The hiring of specialized leasing principals—rather than general infrastructure engineers—suggests Anthropic is looking at large-scale, long-term capital commitments, potentially involving build-to-suit data centers or major colocation leases.
gentic.news Analysis
This infrastructure push is a logical, necessary step for Anthropic as it matures from an AI research lab into a global product company. Our previous coverage of Anthropic's Series C funding round highlighted its deepening ties with AWS. This move towards owned infrastructure doesn't contradict that partnership but complements it—even AWS-dependent companies often use Direct Connect for dedicated, high-bandwidth links to their own cages or colocation facilities.
The European focus directly addresses a weakness in Anthropic's position relative to OpenAI, which has benefited from Microsoft's extensive European Azure presence. For Australian expansion, Anthropic may be looking to capitalize on a market where neither OpenAI nor Google have an overwhelming incumbent advantage in cloud AI.
Critically, this isn't just about raw compute—it's about predictable economics. Cloud list prices for AI inference are notoriously high, and discounts are negotiated privately. By controlling its own racks, Anthropic can fix its marginal compute cost, which is essential for offering predictable pricing to its API customers and for planning long-term research budgets. If Anthropic can secure power purchase agreements (PPAs) for renewable energy at these sites—a likely goal given its Constitutional AI principles—it could also address the growing environmental critique of AI.
The timeline is telling. These are not postings for construction managers but for deal-makers. Anthropic likely aims to have capacity secured within 12-18 months, aligning with projected timelines for next-generation model training. This infrastructure build-out represents the single largest capital risk Anthropic has taken to date, marking its transition into the major leagues of AI infrastructure alongside OpenAI and the hyperscalers.
Frequently Asked Questions
Why is Anthropic building its own data centers?
Anthropic is likely seeking to secure guaranteed, cost-effective compute capacity for training future, larger versions of Claude and to provide low-latency inference for global customers. Owning or controlling infrastructure provides more predictability than relying solely on cloud spot markets and helps comply with data sovereignty laws in regions like Europe.

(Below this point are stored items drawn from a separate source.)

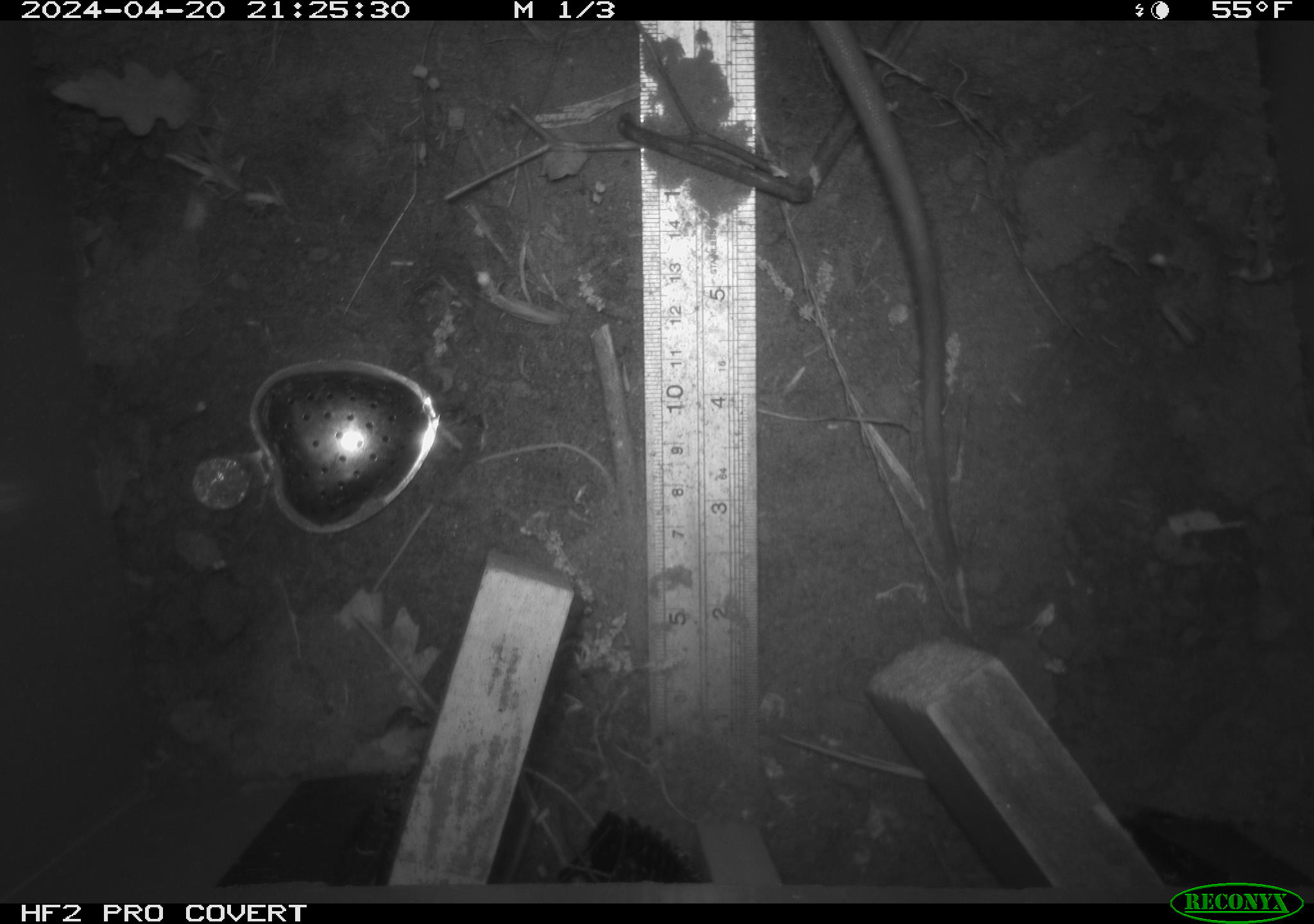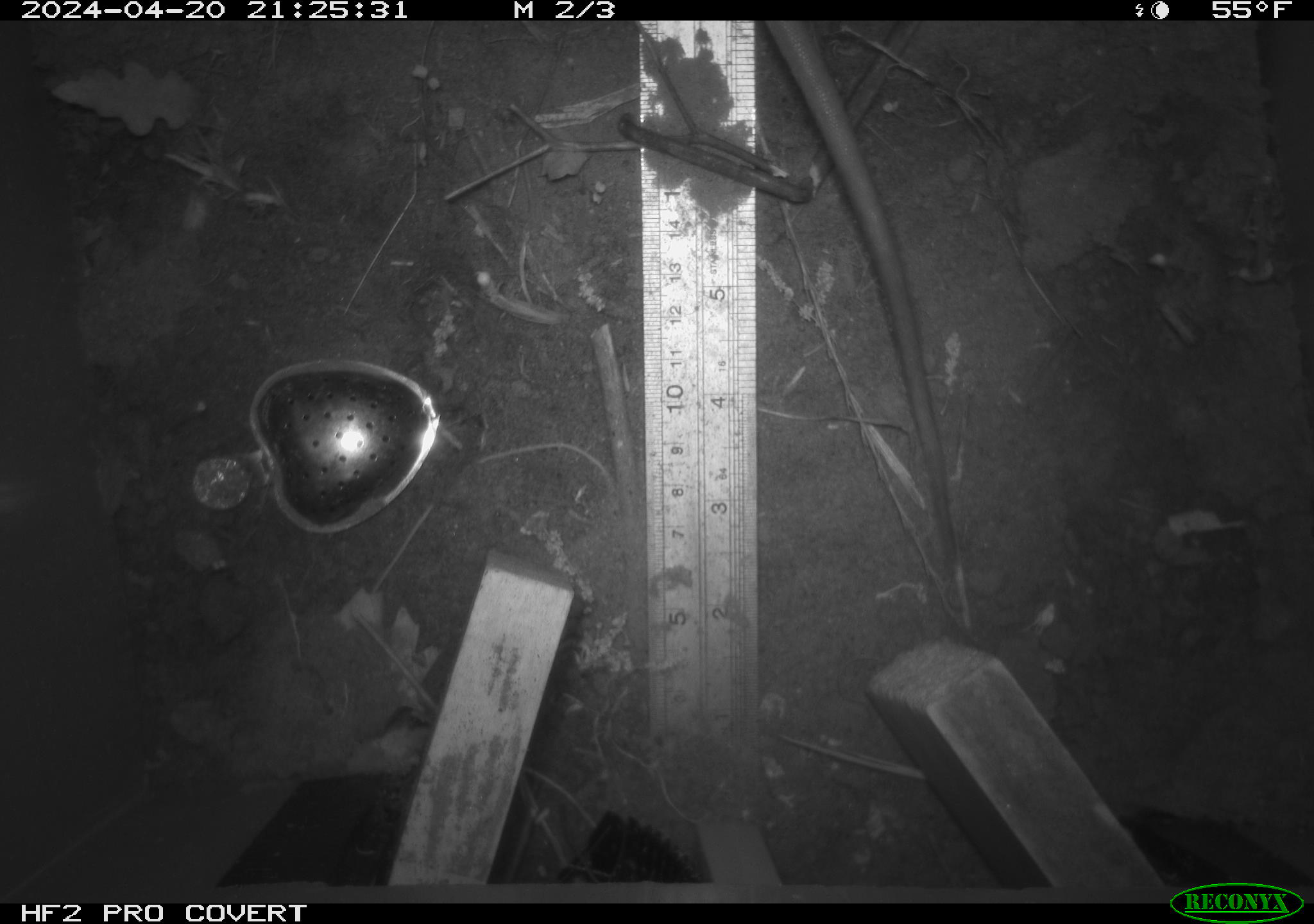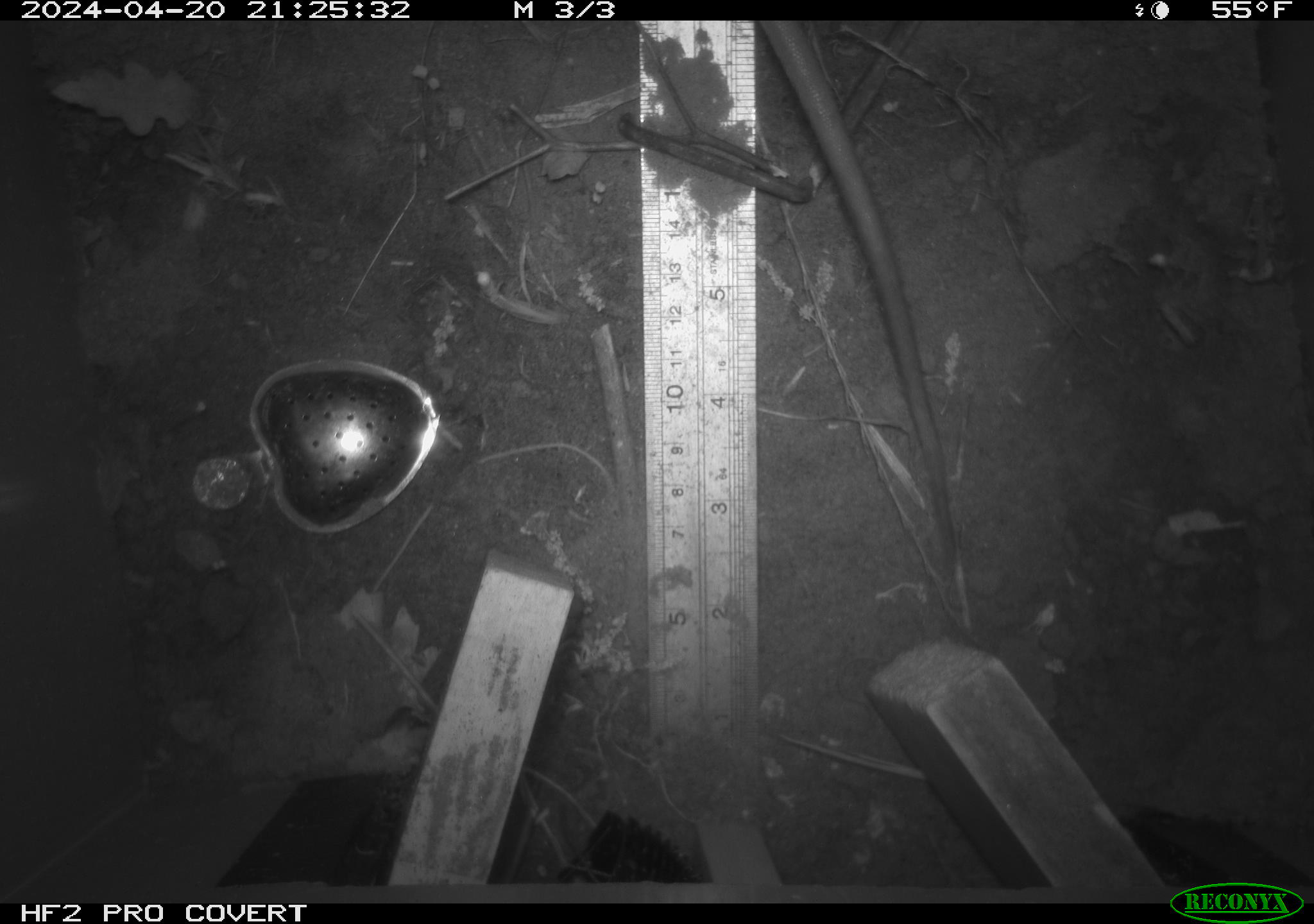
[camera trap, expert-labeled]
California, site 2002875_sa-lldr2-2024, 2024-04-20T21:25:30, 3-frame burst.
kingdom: Animalia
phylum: Chordata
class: Mammalia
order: Rodentia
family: Muridae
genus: Rattus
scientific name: Rattus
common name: rat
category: rattus species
Rattus species (rat) (Rattus).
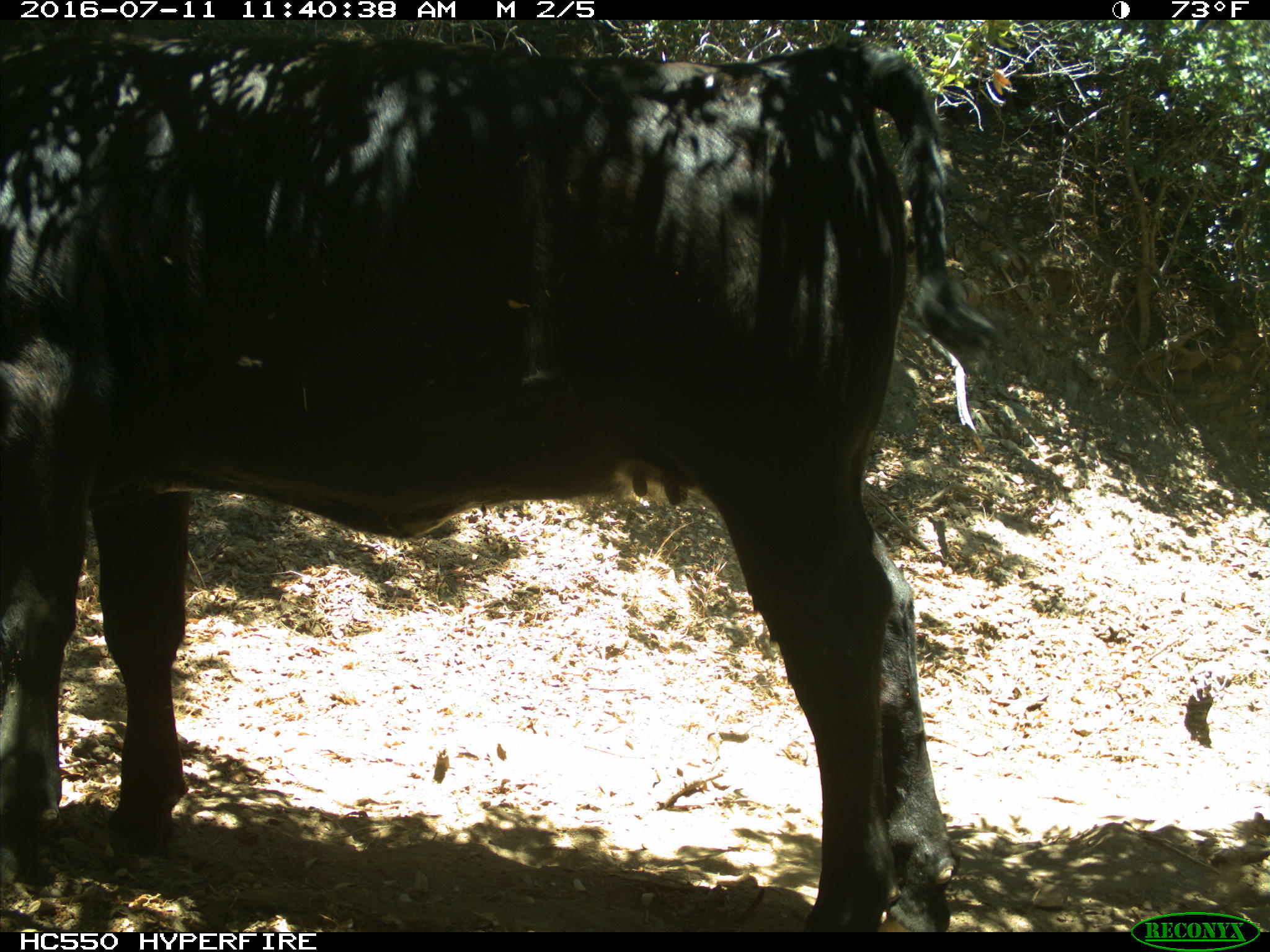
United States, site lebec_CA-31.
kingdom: Animalia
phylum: Chordata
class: Mammalia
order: Artiodactyla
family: Bovidae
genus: Bos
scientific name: Bos taurus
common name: domestic cow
Bos taurus (domestic cow).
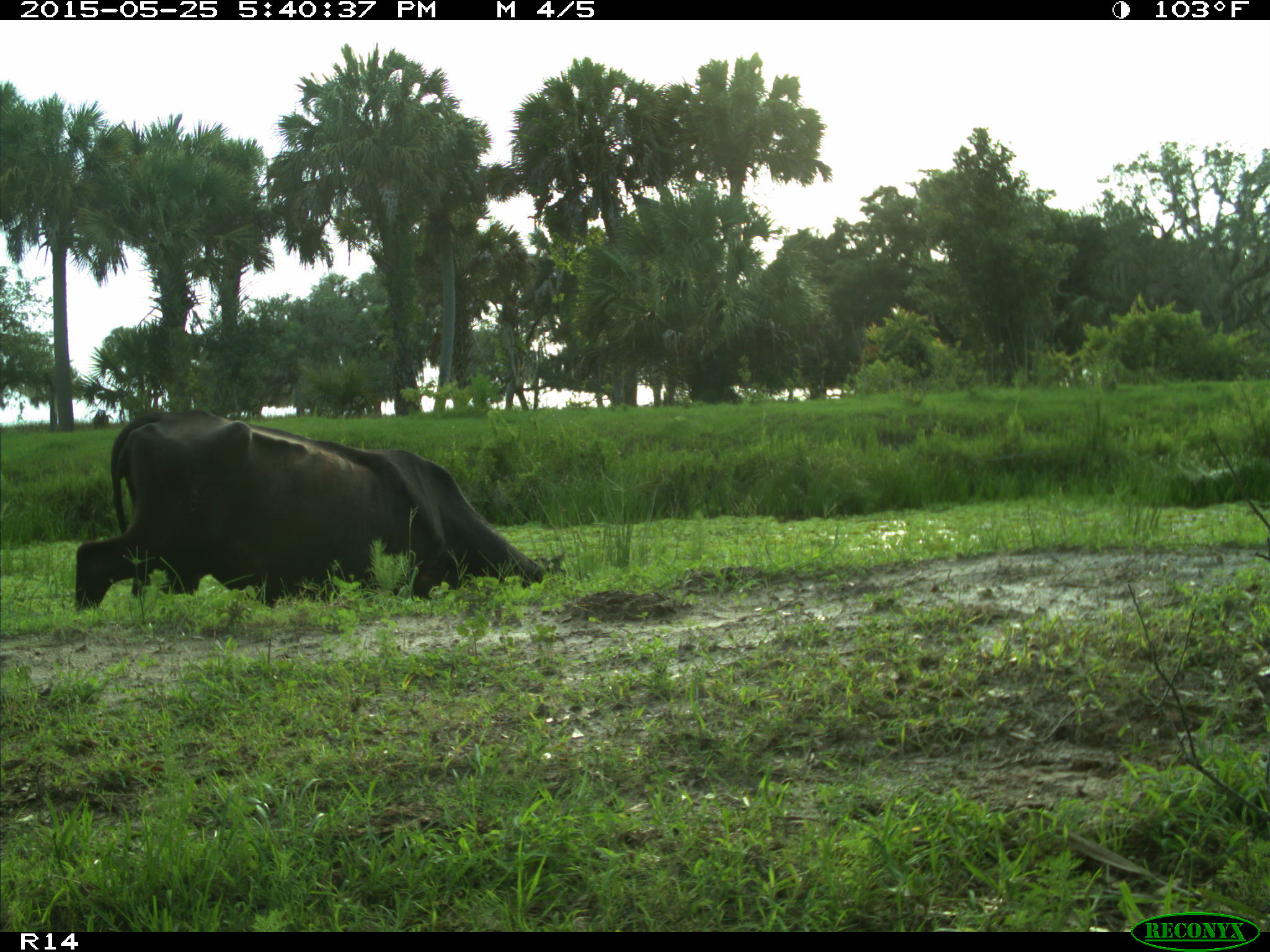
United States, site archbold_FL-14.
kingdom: Animalia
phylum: Chordata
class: Mammalia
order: Artiodactyla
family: Bovidae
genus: Bos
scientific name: Bos taurus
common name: domestic cow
Bos taurus (domestic cow).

Does this mean Anthropic is leaving AWS?
No. Amazon remains a major investor and partner. This move is about diversification and control, not replacement. Anthropic will likely use a hybrid approach, running some workloads on its own infrastructure while maintaining a strong relationship with AWS for other needs and for redundancy.
How does this affect the AI compute shortage?
In the short term, it increases competition for already-scarce data center space, power, and GPUs, potentially driving up costs for smaller players. In the long term, if successful, it adds significant new AI-optimized capacity to the global market, which could ease constraints.
What does this mean for Claude's availability and pricing?
If Anthropic successfully secures cheaper, dedicated compute, it could potentially lower its operating costs. This might translate into more stable or reduced API pricing over time, or allow Anthropic to offer more generous usage tiers. More importantly, it ensures capacity to scale Claude to more users without performance degradation.